EXERCICES À TRAITER:
**a.** Dans l'extrait de l'entretien avec Sport Auto, reprenez le passage commençant par « Mais pour moi, c’était » et allant jusqu'à « automobile française ? », en remplaçant « frère » par « cousin ».
**b.** Prolongez l'entretien avec Sport Auto à partir de sa dernière phrase.

EXTRAIT DU DOCUMENT:
---------------

Mais pour moi, c’était déjà pas mal. J’ai fait une première série,
je suis descendu en dessous de 2 minutes. Après, j’ai voulu
améliorer et j’ai fait un tête à queue au raccordement. Il ne faut
pas se raconter d’histoire, je ne suis pas très rapide. D’abord,
parce que je ne m’entraine pas assez. Et aussi parce que je suis
raisonnable. Je n’ai pas envie de tout casser. J’ai un frère,
l’actuel président de l’ACO, qui est beaucoup plus rapide que moi.
Ce qui m’énerve !"
"L'industrie auto allemande est dirigée par des gens qui aiment
l’automobile"
> Sport Auto : Quel regard portez-vous sur l’état de
l’industrie automobile française ?

---------------

Entrées de questions spatiales
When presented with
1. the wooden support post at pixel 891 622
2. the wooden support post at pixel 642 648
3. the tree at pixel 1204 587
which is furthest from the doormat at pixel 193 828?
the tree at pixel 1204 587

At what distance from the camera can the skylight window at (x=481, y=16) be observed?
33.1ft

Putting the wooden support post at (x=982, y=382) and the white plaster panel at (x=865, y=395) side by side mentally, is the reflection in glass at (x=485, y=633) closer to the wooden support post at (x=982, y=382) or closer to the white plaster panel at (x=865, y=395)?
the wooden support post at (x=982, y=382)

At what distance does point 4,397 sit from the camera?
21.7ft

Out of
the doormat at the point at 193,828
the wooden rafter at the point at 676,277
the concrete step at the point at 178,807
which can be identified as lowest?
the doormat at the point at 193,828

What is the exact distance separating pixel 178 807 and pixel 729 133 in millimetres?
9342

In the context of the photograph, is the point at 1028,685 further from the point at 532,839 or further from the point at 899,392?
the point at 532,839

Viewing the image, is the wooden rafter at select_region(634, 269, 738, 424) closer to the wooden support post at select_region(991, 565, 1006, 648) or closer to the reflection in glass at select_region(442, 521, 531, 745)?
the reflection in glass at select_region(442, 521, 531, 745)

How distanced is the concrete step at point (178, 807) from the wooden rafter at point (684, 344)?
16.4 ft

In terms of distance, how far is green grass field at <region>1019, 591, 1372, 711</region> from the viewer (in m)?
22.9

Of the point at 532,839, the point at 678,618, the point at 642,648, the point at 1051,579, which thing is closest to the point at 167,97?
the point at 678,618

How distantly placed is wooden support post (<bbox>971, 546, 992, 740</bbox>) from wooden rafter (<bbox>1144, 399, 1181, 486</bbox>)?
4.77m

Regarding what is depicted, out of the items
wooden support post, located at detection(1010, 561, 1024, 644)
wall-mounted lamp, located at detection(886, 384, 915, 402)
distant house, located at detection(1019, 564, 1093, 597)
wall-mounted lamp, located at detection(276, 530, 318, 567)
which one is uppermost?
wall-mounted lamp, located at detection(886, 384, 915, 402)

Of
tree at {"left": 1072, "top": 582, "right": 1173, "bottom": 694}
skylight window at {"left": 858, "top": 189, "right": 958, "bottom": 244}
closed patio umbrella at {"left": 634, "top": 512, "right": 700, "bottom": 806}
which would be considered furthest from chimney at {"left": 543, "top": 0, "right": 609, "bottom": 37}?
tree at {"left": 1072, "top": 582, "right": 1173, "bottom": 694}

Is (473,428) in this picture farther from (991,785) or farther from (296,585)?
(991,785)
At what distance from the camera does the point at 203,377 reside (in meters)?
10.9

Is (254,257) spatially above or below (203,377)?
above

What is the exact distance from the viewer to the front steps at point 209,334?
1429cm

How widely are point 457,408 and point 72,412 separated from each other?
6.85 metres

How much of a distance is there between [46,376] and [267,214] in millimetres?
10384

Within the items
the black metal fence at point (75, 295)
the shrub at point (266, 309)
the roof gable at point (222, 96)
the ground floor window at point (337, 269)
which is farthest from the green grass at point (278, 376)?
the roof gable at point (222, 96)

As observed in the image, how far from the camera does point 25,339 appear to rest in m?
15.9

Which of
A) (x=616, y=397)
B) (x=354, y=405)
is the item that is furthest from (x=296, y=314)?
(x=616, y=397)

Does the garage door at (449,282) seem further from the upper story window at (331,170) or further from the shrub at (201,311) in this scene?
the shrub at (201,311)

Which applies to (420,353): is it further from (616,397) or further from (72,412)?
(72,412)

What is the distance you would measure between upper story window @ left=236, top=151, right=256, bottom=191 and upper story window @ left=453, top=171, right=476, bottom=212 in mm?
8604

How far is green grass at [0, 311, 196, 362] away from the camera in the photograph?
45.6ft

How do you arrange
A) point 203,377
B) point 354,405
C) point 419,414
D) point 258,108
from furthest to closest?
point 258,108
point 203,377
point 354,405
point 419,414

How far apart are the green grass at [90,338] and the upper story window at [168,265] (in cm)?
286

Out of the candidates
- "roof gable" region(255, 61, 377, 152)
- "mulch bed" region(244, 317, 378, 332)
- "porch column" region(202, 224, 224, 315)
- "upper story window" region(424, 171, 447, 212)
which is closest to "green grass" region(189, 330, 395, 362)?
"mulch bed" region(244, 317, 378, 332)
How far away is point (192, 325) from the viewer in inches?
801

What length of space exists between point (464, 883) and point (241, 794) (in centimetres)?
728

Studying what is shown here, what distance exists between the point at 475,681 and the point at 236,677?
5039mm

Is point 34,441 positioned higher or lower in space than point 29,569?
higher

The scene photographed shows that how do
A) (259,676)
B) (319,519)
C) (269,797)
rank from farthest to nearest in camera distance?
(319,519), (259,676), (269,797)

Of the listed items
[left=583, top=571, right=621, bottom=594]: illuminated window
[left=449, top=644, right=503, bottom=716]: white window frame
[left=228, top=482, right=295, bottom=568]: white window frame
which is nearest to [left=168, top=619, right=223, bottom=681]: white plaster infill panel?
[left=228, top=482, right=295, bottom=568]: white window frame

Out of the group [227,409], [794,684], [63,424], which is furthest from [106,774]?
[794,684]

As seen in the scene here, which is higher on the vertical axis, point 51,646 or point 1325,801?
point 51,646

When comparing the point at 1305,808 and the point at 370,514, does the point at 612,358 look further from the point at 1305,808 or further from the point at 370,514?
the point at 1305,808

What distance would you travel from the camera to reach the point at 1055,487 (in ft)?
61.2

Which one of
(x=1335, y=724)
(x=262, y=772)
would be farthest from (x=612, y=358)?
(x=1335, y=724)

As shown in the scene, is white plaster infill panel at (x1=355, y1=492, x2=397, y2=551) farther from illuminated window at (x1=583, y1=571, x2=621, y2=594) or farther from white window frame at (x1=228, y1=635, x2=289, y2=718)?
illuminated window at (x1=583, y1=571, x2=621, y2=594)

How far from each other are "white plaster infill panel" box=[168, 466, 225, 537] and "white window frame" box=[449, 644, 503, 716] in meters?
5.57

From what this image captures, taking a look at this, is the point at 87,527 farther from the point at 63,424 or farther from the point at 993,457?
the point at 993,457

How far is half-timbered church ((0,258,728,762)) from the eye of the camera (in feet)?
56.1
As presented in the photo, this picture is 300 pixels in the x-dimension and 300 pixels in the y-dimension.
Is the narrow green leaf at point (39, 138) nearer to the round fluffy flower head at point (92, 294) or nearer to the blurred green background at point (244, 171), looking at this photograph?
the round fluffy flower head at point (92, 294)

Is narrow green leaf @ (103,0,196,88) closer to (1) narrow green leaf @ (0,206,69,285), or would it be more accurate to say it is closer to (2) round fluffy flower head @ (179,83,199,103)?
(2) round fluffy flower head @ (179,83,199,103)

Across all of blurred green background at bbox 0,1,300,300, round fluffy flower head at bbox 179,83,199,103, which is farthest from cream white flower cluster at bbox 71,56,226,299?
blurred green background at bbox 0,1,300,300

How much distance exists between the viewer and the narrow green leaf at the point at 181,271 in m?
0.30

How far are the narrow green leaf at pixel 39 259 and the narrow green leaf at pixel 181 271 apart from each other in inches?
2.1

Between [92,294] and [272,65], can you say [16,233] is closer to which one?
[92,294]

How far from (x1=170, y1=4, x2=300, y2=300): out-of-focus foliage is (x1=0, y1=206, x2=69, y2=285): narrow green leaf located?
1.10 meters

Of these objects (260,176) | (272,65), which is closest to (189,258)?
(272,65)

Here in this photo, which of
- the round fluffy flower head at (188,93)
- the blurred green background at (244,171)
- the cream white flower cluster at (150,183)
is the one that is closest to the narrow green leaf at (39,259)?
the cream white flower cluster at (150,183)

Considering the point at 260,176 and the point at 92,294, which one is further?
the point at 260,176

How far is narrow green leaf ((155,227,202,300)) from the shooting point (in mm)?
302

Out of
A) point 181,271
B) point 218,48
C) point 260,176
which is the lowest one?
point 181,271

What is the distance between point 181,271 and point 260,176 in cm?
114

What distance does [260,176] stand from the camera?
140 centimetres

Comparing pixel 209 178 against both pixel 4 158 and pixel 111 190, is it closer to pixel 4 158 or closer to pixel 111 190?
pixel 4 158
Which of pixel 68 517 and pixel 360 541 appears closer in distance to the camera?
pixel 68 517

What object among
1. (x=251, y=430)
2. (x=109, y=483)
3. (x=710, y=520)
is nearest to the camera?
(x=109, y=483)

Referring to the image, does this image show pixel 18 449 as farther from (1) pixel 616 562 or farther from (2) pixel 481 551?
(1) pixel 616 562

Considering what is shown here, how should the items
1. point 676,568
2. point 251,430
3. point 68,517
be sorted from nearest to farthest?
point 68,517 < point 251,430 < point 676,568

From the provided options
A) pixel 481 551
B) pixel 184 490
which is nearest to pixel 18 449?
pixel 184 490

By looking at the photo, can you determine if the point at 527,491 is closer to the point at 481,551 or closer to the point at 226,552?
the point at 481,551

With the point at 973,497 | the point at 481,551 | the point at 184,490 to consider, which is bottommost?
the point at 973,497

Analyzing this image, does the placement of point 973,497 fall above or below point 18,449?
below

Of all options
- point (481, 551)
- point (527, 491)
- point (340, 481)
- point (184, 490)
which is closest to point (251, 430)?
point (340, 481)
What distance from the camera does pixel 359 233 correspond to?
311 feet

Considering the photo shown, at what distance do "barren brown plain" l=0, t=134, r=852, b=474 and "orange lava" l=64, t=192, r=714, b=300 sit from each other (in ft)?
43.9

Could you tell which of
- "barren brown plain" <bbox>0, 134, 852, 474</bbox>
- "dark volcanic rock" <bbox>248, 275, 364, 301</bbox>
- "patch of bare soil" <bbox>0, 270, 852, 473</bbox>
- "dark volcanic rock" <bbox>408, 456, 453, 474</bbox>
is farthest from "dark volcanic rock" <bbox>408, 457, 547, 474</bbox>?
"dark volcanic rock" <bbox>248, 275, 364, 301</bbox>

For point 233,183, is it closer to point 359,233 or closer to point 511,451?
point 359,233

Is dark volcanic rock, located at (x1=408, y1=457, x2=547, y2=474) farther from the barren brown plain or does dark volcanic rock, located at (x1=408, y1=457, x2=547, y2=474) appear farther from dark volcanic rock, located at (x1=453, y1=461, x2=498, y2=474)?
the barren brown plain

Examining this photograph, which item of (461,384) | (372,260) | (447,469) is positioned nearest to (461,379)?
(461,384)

---------------

RÉSULTATS ATTENDUS:
**a.**
Mais pour moi, c’était déjà pas mal. J’ai fait une première série,
je suis descendu en dessous de 2 minutes. Après, j’ai voulu
améliorer et j’ai fait un tête à queue au raccordement. Il ne faut
pas se raconter d’histoire, je ne suis pas très rapide. D’abord,
parce que je ne m’entraine pas assez. Et aussi parce que je suis
raisonnable. Je n’ai pas envie de tout casser. J’ai un cousin,
l’actuel président de l’ACO, qui est beaucoup plus rapide que moi.
Ce qui m’énerve !"
"L'industrie auto allemande est dirigée par des gens qui aiment
l’automobile"
> Sport Auto : Quel regard portez-vous sur l’état de
l’industrie automobile française ?

**b.**
François Fillon : "J’ai toujours pensé que le mode de recrutement
de ses dirigeants était un problème. Ce n’est probablement pas vrai
seulement pour l’automobile. Mais le fait que la plupart des
grandes entreprises françaises aient, pendant très longtemps, été
dirigées par des hauts fonctionnaires de très grande qualité mais
n’ayant aucun affect, aucune proximité avec l’automobile, explique
en partie l’écart qui s’est creusé avec l’industrie automobile
allemande. Car elle est dirigée par des gens qui aiment
l’automobile. J’ai le souvenir d’être allé voir, il y a longtemps,
le patron de Peugeot, pour lui demander pourquoi il ne faisait pas
de 4X4. Il m’avait répondu : il n’y a pas de marché ! Plus tard, à
l’époque de Folz, j’étais retourné les voir avec Pescarolo, pour
leur proposer de faire courir une voiture diesel au Mans. Réponse :
ça n’arrivera jamais ! Mille fois, j’ai dit aux dirigeants de
l’industrie automobile française : pourquoi ne faites-vous pas une
belle voiture de sport, puissante, vous avez tout pour le faire ?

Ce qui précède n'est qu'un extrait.